**WHAT IS ASKED**.
1. Do the following statements agree with the article on atomic, cross-filesystem moves in Python below? Answer yes or no for each, and quote the deciding words of the article.
(a) Loris is an image server.
(b) Error code 18 means that the source file does not exist.
(c) The first version of safe_move catches only the cross-filesystem error.
2. Answer these questions from the article on atomic, cross-filesystem moves in Python below.
(a) Where does Loris first put an image that it downloads from the source?
(b) Which library supplies error 18 as a named variable?
(c) In the planned fallback, where would shutil.move() put the file?
3. How would the article on atomic, cross-filesystem moves in Python below go on? Pick it up after its last line and keep writing.

Atomic, cross-filesystem moves in Python

If you want to move a file around in Python, the standard library gives you at least two options: os.rename() or shutil.move(). Both of them work in certain circumstances, but they make different tradeoffs:

Sometimes you want both of those properties: you want to move across a filesystem boundary and have an atomic move.

For example: Loris, an image server. When a user requests an image, we start by downloading it from the source to a temporary folder. If the download succeeds, we move the saved image into another cache, and that known-good cache is used to serve the image to the user. We want that move to be atomic – so we won’t serve a partial image from the cache – and in some setups, the temporary download folder and the image cache are on different filesystems. We need a move function that can be both atomic and work across filesystems.

I’ve had to write code for this a couple of times now, so I’m writing it up here both as a reminder to myself, and an instruction for other people in case it’s useful.

Writing the code

If we’re copying within the same filesystem, os.rename() gives us everything we need. Let’s try that first, and only do something different if we get an error:

import os


def safe_move(src, dst):
    try:
        os.rename(src, dst)
    except OSError:
        # do something else...

This except clause is quite broad – it catches and retries any error thrown by os.rename(). There are lots of errors that have nothing to do with a cross-filesystem move – for example, if the source file just doesn’t exist! We should only catch and retry the specific error that comes from copying across a filesystem boundary.

If you try it, this is the error you get:

>>> import os
>>> os.rename("/mnt/semele/hello.txt", "/mnt/dionysus/hello.txt")
Traceback (most recent call last):
  File "<stdin>", line 1, in <module>
OSError: [Errno 18] Cross-device link: '/mnt/semele/hello.txt' -> '/mnt/dionysus/hello.txt'

Error code 18 is what we want to retry – this is a standard Linux error number meaning “invalid cross-device link”. We can use the errno library to get 18 as a named variable that’s a little less of a magic number, like so:

import errno


def safe_move(src, dst):
    try:
        os.rename(src, dst)
    except OSError as err:
        if err.errno == errno.EXDEV:
            # do something else...
        else:
            raise

So now we need to decide what “something else” looks like.

To get the file onto the same filesystem, we can use shutil.move() to put it in the same directory as the intended destination, but with a different filename. As a first pass, we might try something like:

import shutil


def safe_move(src, dst):
    ...

**DATASET CONTENT**.

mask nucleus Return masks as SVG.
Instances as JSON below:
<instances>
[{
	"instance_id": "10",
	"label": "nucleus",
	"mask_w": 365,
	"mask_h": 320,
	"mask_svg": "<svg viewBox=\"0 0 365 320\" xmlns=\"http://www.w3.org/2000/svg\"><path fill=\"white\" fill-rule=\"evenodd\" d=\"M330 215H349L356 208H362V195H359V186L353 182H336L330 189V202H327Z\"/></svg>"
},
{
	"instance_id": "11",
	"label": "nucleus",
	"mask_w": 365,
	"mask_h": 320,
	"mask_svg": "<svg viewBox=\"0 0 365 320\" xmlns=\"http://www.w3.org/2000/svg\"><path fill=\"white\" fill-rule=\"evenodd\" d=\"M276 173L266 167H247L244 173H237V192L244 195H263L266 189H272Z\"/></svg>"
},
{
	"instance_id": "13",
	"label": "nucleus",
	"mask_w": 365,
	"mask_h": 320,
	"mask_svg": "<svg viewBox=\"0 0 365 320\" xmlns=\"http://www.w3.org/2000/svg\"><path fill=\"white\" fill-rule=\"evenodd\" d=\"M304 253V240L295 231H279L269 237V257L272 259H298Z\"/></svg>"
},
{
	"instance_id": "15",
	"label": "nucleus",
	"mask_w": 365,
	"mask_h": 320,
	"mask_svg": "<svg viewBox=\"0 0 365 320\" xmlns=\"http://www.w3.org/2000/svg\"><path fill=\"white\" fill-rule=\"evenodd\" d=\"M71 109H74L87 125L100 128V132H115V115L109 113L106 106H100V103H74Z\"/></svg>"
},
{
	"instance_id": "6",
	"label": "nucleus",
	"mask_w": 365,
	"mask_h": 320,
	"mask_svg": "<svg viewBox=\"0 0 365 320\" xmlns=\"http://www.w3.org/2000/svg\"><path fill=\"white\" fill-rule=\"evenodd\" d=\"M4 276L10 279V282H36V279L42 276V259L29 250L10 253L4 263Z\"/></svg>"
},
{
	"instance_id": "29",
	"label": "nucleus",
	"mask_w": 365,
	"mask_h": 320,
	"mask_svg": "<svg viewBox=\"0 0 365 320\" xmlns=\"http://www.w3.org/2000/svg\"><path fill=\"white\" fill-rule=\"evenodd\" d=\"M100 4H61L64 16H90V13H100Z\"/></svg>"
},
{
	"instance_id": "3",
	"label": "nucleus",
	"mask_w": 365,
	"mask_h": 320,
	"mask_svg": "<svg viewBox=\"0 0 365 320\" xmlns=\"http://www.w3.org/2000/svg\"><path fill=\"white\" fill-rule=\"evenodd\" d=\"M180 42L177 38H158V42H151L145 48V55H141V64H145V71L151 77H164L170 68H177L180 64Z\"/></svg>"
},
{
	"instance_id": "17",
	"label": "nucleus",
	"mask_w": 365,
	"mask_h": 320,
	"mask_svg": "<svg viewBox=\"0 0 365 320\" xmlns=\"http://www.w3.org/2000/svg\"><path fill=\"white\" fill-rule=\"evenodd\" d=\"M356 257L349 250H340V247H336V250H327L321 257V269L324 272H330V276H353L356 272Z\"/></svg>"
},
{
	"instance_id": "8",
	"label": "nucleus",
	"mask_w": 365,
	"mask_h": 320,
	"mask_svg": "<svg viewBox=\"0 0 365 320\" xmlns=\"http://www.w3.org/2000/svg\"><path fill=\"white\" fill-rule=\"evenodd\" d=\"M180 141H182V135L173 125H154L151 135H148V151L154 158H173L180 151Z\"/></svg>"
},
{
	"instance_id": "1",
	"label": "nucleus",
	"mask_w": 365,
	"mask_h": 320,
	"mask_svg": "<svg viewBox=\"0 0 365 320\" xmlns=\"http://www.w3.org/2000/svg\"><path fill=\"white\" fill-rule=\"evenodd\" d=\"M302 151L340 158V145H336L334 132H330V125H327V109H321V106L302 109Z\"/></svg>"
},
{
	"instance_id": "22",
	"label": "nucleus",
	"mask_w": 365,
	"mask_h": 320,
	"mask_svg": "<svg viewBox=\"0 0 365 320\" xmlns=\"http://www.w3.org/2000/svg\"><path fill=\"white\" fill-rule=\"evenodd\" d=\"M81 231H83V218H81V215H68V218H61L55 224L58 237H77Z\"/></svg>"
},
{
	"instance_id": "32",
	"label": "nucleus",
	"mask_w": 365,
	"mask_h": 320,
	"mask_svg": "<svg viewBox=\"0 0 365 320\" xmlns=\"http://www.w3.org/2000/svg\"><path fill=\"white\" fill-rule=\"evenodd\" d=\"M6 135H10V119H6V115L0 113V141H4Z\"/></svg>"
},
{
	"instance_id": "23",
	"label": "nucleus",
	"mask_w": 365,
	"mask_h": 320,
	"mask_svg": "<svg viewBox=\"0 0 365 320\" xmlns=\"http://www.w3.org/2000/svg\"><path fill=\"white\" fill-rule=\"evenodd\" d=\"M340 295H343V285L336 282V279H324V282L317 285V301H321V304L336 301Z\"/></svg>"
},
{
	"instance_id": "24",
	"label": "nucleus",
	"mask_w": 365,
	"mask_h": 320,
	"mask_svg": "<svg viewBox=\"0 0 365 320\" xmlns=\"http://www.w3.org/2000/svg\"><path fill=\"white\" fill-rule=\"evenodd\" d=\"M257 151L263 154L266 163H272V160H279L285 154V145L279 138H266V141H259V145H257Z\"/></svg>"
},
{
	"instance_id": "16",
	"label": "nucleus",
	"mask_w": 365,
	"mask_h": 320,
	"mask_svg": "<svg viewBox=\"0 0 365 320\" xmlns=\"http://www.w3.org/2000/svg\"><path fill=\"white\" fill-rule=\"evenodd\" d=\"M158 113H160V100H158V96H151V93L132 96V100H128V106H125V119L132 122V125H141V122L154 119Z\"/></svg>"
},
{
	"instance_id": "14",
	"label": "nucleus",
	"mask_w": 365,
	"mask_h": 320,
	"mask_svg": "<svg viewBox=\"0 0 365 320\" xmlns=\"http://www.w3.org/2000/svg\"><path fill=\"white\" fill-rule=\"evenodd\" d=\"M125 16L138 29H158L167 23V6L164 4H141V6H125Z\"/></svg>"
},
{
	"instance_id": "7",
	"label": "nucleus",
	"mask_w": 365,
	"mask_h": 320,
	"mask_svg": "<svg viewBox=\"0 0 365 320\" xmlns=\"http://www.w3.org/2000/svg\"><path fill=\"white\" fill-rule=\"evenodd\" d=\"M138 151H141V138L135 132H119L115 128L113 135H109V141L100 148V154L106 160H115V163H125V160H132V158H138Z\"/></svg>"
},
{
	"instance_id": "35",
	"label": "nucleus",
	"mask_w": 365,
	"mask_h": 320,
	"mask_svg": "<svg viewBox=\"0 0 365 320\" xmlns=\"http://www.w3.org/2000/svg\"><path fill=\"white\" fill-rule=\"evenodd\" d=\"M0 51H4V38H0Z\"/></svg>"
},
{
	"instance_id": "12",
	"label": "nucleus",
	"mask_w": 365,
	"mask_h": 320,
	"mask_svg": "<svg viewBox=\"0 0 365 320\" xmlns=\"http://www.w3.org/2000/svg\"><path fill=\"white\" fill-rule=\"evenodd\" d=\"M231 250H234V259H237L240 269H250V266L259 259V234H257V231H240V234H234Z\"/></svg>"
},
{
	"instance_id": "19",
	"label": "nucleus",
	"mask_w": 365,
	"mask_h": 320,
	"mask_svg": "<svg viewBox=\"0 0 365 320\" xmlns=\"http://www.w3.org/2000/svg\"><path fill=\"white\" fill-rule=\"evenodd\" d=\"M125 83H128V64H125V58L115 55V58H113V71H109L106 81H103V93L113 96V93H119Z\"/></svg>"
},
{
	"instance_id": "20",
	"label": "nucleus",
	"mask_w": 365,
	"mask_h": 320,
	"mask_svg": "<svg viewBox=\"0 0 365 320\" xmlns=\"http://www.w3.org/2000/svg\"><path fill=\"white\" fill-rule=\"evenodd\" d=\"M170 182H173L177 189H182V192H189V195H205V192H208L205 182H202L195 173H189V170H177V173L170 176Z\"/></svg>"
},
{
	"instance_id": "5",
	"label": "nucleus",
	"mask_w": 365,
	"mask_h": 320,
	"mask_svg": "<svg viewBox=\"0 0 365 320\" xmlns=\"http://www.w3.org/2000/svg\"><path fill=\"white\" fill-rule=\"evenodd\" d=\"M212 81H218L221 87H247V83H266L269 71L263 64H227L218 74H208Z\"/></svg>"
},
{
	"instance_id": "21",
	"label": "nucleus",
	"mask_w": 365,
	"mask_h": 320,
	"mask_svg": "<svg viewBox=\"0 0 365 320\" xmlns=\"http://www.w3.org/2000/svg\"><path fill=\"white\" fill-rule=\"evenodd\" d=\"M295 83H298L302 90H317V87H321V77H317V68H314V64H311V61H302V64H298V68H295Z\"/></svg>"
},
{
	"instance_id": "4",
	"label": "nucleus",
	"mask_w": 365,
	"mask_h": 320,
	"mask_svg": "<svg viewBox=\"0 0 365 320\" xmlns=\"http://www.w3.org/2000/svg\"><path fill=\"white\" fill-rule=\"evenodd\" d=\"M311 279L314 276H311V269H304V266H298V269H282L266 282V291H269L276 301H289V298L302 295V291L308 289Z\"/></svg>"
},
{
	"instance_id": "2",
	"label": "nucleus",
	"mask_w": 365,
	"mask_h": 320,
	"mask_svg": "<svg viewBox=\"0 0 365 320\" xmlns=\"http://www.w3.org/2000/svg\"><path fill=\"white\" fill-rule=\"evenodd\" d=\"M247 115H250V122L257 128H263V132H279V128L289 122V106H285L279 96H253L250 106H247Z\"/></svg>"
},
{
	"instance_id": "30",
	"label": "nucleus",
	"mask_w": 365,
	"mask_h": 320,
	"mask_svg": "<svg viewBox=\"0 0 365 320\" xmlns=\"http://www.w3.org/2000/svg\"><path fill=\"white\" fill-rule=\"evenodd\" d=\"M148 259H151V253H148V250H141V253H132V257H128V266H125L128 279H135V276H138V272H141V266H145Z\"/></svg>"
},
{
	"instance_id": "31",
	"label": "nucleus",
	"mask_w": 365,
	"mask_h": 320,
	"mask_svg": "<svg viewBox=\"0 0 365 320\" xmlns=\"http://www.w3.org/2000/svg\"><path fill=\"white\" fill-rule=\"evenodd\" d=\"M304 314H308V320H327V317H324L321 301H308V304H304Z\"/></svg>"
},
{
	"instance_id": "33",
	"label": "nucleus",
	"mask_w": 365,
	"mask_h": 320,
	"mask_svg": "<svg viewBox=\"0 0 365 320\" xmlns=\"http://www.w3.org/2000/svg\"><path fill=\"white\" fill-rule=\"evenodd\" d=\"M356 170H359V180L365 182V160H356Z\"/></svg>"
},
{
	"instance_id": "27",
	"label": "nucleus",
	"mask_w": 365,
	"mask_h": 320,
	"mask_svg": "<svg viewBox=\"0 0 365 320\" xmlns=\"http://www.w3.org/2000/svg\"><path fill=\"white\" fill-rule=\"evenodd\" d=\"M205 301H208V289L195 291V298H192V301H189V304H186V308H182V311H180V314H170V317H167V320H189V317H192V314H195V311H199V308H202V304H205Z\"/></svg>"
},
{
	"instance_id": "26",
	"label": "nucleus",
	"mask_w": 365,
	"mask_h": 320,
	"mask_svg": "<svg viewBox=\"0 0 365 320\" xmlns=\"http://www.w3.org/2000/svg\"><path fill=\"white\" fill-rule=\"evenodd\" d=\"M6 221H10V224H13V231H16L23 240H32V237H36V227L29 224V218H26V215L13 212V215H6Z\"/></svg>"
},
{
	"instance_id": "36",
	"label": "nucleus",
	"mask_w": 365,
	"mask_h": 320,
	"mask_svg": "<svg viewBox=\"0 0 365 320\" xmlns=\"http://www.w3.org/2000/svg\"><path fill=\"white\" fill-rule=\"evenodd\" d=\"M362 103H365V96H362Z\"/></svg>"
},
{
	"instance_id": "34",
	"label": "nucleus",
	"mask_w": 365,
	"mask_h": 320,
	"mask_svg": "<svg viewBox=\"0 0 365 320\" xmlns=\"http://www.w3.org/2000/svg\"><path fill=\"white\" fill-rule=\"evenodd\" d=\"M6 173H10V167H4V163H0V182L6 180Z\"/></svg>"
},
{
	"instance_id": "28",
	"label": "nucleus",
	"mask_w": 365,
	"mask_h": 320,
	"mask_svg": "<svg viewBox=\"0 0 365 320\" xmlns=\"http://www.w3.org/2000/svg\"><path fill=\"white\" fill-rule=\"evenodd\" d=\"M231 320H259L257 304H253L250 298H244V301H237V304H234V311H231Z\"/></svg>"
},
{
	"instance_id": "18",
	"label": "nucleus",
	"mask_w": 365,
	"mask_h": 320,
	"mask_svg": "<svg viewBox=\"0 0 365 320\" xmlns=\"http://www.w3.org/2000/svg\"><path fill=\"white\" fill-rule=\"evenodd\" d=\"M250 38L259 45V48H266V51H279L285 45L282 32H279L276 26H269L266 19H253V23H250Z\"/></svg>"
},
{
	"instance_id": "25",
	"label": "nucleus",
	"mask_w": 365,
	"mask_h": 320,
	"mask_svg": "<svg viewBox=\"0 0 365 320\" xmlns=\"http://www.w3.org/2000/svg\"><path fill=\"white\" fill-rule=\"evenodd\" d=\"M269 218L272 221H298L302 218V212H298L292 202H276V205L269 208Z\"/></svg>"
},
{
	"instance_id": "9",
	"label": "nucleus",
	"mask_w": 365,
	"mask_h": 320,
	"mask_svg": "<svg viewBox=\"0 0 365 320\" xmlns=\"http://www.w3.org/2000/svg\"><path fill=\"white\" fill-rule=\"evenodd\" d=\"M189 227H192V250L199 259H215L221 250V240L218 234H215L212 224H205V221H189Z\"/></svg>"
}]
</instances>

**RESULTS OF THE EXERCISE**.
1.
(a) Yes: "Loris, an image server."
(b) No: "this is a standard Linux error number meaning “invalid cross-device link”"
(c) No: "This except clause is quite broad – it catches and retries any error thrown by os.rename()."

2.
(a) In a temporary folder.
(b) The errno library, as errno.EXDEV.
(c) In the same directory as the intended destination, but with a different filename.

3.
    # do something else
    tmp_dst = dst + ".tmp"
    shutil.copyfile(src, tmp_dst)
    os.rename(tmp_dst, dst)
    os.unlink(tmp_dst)

This could be okay in certain circumstances, but if you have multiple worker processes you could end up with a corrupted destination. If you’re running multiple processes, and they both try to copy to the temporary destination, you could get garbage data in that file. One process might think it’s completed the copy, then rename the file as the other process is still writing to it.

To avoid processes treading on each other’s toes, add a unique ID to each copy – that way they can’t overlap. Closer to:

import uuid


def safe_move(src, dst):
    ...
    # do something else
    copy_id = uuid.uuid4()
    tmp_dst = "%s.%s.tmp" % (dst, copy_id)
    shutil.copyfile(src, tmp_dst)
    os.rename(tmp_dst, dst)
    os.unlink(tmp_dst)

This is an idea I originally got from a Stack Overflow answer about lock-free copy algorithms. This isn’t quite the same problem as that question – in particular, I don’t care if the file already exists – but the answer and the linked paper make interesting reading.

Putting it all together

If you just want the code, here’s the final version (with comments):

import errno
import os
import shutil


def safe_move(src, dst):
    """Rename a file from ``src`` to ``dst``.

    *   Moves must be atomic.  ``shutil.move()`` is not atomic.
        Note that multiple threads may try to write to the cache at once,
        so atomicity is required to ensure the serving on one thread doesn't
        pick up a partially saved image from another thread.

    *   Moves must work across filesystems.  Often temp directories and the
        cache directories live on different filesystems.  ``os.rename()`` can
        throw errors if run across filesystems.

    So we try ``os.rename()``, but if we detect a cross-filesystem copy, we
    switch to ``shutil.move()`` with some wrappers to make it atomic.
    """
    try:
        os.rename(src, dst)
    except OSError as err:

        if err.errno == errno.EXDEV:
            # Generate a unique ID, and copy `<src>` to the target directory
            # with a temporary name `<dst>.<ID>.tmp`.  Because we're copying
            # across a filesystem boundary, this initial copy may not be
            # atomic.  We intersperse a random UUID so if different processes
            # are copying into `<dst>`, they don't overlap in their tmp copies.
            copy_id = uuid.uuid4()
            tmp_dst = "%s.%s.tmp" % (dst, copy_id)
            shutil.copyfile(src, tmp_dst)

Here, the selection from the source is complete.